Seven years later, at least three large CBT/graded exercise studies costing millions of dollars (PACE, FIT, GETSET) have been published which had minimal at best results. Despite the fact that each was purportedly designed to increase fitness and activity levels, none employed physiological testing or even measured activity levels.
Meanwhile, the Stevens/Davenport case study – which showed actual physiological improvements using a heart-rate based activity approach – has languished in an IACFS/ME Bulletin. Staci Stevens said she would love to do a clinical trial, but Davenport noted there is little funding for rehab studies in general.
GETSET (Don’t Go)
In “Another ‘False Start’ in ME/CFS“, Davenport assessed the most recent of those trials, the GETSET trial, published in, where else, Lancet, which managed to embarrass itself again with yet another poor ME/CFS study. Calling GETSET PACE-Lite, Davenport noted that post-exertional malaise was not required to enter the trial, and only 42% of the participants completed the trial. While the results were statistically significant, the outcomes were not clinically significant (Davenport called them “decimal-dust”) and probably made little if any real difference in the participants’ lives.
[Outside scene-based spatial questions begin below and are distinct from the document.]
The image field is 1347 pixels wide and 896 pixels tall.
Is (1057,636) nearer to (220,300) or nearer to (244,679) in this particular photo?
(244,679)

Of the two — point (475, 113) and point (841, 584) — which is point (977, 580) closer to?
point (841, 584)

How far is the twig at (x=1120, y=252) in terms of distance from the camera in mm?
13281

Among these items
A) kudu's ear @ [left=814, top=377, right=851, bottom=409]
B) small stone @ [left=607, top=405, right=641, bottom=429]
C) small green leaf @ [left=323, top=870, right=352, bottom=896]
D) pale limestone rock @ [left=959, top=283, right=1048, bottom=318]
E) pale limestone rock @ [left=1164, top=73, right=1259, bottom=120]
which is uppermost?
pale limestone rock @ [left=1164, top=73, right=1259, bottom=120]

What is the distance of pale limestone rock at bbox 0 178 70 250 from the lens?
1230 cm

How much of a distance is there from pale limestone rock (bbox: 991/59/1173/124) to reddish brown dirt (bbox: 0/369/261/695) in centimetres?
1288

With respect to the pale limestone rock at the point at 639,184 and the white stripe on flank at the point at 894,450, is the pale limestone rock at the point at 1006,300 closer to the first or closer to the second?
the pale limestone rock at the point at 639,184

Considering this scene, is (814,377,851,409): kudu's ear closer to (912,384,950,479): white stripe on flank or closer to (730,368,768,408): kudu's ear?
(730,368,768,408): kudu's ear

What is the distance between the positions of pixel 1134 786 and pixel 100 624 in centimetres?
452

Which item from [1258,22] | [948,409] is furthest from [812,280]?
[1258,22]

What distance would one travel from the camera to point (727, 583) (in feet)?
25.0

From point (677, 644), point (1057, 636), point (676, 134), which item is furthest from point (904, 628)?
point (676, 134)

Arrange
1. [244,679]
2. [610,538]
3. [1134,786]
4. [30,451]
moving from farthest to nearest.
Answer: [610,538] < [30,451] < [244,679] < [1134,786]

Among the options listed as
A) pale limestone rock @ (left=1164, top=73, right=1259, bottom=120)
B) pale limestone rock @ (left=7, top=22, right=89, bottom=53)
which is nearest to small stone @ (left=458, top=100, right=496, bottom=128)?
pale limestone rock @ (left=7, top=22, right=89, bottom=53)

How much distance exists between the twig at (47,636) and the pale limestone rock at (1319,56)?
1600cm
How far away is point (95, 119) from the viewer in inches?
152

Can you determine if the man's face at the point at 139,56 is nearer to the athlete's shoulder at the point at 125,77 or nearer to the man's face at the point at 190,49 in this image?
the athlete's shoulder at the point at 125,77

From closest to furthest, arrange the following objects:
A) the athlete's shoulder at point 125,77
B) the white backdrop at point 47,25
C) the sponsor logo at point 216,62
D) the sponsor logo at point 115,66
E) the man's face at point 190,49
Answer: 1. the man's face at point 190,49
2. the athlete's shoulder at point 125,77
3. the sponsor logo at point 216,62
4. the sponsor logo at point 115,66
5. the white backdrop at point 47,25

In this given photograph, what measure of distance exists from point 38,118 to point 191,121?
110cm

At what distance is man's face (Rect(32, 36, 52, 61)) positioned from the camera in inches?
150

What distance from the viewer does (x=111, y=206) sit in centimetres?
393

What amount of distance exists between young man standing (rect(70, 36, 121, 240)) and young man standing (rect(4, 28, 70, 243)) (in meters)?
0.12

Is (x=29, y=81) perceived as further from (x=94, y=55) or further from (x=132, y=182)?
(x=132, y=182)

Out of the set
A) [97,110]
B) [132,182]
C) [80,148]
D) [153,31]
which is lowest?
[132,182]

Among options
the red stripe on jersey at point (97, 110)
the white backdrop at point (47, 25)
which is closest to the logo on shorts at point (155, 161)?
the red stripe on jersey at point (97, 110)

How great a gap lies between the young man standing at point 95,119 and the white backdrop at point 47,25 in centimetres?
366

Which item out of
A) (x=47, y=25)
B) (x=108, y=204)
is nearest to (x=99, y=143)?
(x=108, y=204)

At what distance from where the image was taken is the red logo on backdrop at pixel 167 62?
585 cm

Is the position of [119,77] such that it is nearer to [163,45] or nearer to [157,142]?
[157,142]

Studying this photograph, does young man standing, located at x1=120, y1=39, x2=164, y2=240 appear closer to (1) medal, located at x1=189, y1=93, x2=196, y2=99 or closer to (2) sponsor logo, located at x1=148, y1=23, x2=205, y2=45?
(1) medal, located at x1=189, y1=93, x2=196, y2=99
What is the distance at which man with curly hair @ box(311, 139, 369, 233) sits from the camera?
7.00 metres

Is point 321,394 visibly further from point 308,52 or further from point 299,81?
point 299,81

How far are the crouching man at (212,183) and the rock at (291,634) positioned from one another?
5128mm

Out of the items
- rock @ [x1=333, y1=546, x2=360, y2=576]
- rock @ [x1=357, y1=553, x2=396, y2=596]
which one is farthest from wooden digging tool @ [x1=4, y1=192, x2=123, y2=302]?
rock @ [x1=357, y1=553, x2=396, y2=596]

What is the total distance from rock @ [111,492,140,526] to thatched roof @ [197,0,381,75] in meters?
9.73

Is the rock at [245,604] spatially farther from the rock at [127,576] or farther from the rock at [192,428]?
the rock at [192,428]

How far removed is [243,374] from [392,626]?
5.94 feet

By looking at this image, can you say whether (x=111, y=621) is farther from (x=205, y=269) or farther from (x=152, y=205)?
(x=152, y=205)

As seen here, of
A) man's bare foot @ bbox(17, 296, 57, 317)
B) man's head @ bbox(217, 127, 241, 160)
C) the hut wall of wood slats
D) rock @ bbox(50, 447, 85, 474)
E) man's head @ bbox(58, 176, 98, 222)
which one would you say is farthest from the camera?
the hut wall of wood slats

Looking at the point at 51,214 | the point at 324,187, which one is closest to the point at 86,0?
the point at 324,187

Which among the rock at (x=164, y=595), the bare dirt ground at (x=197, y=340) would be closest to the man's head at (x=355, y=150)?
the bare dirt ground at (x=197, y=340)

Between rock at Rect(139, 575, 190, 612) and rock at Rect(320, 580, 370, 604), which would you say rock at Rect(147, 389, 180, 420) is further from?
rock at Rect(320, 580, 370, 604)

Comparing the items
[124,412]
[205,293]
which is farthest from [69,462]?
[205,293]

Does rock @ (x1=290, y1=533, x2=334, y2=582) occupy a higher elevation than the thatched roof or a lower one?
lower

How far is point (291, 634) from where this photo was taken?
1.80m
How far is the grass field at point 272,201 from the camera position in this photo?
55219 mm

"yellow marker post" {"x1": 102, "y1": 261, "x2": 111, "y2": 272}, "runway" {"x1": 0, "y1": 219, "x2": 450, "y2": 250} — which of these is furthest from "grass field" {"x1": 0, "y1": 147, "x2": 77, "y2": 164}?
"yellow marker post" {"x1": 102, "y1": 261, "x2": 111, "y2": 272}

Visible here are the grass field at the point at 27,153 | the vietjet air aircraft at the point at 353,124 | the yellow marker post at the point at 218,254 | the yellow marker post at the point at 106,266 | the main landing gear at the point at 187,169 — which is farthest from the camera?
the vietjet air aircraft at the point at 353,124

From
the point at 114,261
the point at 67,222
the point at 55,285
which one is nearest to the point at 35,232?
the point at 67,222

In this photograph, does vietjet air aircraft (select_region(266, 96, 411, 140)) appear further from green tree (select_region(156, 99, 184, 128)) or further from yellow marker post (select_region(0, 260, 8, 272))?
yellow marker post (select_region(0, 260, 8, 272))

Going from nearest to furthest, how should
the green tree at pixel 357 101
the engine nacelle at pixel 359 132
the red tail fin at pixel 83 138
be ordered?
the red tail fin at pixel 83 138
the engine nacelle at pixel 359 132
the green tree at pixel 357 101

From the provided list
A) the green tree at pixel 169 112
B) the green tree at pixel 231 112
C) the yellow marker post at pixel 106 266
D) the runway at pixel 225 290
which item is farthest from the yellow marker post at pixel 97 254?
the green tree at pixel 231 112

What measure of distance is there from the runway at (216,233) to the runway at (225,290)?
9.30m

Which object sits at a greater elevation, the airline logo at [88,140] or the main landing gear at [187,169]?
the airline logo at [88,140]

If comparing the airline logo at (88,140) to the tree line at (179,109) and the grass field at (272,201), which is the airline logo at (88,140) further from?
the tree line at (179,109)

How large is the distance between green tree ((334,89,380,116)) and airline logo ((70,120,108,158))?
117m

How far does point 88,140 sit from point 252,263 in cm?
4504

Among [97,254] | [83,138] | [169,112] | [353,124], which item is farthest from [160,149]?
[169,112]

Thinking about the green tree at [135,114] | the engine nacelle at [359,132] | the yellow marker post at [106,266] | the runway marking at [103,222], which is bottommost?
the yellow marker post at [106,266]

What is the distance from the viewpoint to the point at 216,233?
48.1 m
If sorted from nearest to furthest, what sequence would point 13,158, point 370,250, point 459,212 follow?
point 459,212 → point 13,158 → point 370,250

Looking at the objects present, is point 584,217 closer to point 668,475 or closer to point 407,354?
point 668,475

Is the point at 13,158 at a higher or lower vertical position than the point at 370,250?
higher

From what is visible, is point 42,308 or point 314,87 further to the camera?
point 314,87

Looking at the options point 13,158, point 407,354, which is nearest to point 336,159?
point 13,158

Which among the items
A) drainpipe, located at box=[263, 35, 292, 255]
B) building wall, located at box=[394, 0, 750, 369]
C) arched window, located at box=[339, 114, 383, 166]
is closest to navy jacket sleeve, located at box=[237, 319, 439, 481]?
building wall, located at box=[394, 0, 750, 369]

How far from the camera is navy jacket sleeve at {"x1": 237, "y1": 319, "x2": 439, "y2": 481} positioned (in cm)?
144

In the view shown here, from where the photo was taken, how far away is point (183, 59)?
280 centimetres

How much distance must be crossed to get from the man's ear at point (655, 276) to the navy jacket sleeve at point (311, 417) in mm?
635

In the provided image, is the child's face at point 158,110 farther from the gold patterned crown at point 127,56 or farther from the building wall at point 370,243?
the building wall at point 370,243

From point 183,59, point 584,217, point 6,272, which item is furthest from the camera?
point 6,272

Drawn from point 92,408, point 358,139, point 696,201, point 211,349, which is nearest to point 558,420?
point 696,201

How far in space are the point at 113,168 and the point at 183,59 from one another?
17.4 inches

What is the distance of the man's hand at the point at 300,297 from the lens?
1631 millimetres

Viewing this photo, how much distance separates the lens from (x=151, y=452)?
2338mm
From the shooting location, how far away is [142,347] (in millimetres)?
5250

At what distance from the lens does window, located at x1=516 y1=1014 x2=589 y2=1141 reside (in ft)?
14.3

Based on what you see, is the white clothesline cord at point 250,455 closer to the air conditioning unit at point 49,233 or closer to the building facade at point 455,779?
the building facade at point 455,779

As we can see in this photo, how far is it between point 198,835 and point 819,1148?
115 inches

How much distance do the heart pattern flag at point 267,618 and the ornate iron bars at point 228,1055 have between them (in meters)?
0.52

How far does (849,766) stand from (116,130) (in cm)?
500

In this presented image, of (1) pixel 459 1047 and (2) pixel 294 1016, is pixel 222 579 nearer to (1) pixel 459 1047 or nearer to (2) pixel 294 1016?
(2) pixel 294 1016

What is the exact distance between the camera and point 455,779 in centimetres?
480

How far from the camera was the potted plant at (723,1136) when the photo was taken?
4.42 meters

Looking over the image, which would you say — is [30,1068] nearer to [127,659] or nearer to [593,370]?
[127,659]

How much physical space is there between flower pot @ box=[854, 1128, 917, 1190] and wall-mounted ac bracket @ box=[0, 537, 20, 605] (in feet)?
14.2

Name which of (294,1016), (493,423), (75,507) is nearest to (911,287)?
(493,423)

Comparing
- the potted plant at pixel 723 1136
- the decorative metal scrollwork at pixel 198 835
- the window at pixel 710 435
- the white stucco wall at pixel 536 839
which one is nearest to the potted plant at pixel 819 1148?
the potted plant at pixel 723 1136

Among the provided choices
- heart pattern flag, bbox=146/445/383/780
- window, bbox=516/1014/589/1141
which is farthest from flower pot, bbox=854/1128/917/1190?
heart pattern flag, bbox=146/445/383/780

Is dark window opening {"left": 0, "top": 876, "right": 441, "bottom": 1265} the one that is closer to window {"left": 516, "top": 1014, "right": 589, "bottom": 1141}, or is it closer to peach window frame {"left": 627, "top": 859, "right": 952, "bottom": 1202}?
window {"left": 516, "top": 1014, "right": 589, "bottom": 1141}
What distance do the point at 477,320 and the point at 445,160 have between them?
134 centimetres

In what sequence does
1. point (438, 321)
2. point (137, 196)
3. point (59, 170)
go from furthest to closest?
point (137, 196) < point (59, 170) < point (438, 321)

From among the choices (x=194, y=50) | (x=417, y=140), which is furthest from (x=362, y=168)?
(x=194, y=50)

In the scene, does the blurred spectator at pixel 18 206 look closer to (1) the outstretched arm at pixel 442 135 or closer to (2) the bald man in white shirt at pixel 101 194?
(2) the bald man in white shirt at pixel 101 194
If you appreciate good writing and want to learn how not to do an activity trial, check out Davenport’s piece on Workwell’s website here.
Check out Health Rising’s Take on GETSET below
Spreading the Word
Workwell and Davenport want to spread the word on ME/CFS. Their data on the aerobic energy production problems and the exercise restrictions it causes has the potential to rock conference goers’ worlds. What they don’t have is the minimal funding needed to present their data at conferences. This is what happens when you’re on the wrong side of government funding. The UK and the Netherlands have poured millions of dollars into CBT/GET trials; the U.S. hasn’t spent a dime on studying the kind of rehabilitation Workwell and Davenport are proposing.
That means Workwell has to work off its own dime. With admission and submission fees (yes, it costs to present something in a conference), travel and hotel, costs typically run from $1600-$1800 per person to present something at a conference. That means a lot less outreach than we’d like from this group.
Physical therapy isn’t a panacea for ME/CFS and PT’s don’t present it as such. ME/CFS will still be there after the physical therapy is done, but it can relieve their pain and increase their functionality. One PT in “The Real Chronic Fatigue Syndrome” article celebrated a former kayaker’s success of paddling her first tenth of a mile after ten years of no kayaking at all. Another ME/CFS patient who could only walk 50 feet, “if that”, was able to walk for ten minutes. For those in pain, it’s possible to lower pain levels from a 6 or a 7 to a 3 or a 4. That’s a major reduction in pain. Being able to walk ten minutes is piddling stuff for a healthy person, but a major improvement for many people with ME/CFS.